100063 - Nasal ST2⁺ regulatory T cells restrain Tc1-Neutrophil axis in 1 chronic rhinosinusitis

Regulatory T cells (Tregs) maintain mucosal homeostasis, yet their roles in the nasal mucosa and chronic rhinosinusitis (CRS) are incompletely defined. We identify tissue-resident ST2⁺ nasal Tregs as pivotal regulators of local immunity.

An aspergillus protease and ovalbumin-induced chronic inflammation model to investigate the impact of Treg cells on CRS. Korean adult patients with CRSwNPs and healthy controls were enrolled from the Department of Otorhinolaryngology - Head and Neck Surgery, Asan Medical Center (AMC) between September 2022 and May 2025. 

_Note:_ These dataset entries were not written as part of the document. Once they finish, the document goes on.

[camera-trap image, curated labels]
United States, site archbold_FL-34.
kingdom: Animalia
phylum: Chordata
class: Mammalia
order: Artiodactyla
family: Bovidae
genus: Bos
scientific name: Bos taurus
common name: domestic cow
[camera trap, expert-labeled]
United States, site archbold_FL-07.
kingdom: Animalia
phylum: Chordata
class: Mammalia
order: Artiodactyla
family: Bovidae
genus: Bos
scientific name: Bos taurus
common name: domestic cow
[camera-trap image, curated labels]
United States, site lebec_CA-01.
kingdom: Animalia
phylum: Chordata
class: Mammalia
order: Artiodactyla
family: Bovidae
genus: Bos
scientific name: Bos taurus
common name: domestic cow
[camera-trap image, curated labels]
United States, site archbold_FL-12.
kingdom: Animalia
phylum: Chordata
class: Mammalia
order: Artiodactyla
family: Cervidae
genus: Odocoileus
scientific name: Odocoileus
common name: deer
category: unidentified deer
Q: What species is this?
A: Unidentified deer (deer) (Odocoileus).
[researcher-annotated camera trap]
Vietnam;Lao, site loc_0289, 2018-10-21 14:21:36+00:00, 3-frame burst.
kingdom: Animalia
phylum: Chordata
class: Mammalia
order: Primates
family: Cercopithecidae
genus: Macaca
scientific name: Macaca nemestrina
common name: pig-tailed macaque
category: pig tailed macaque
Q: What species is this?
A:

Single-cell and spatial profiling showed that Tregs suppress Tc1-driven IFN-γ production and neutrophil recruitment, limiting tissue injury. Genetic ablation of ST2 in Tregs exacerbated sinonasal inflammation, unleashing pathogenic CD8⁺ T cells and neutrophils. Conversely, intranasal adeno-associated viral delivery of an IL-2 mutein selectively expanded nasal Tregs and ameliorated neutrophil dominant disease without systemic activation. In CRS patients, biologic therapy increased

activated ST2⁺ and CD39⁺ Tregs, correlating with symptom improvement and reduced effector CD8⁺ subsets. 

These findings establish nasal ST2⁺ Tregs as a tissue-resident checkpoint for upper airway immunity that restrains Tc1-neutrophil inflammation and highlight their targeted expansion as a promising therapeutic strategy for refractory airway disease.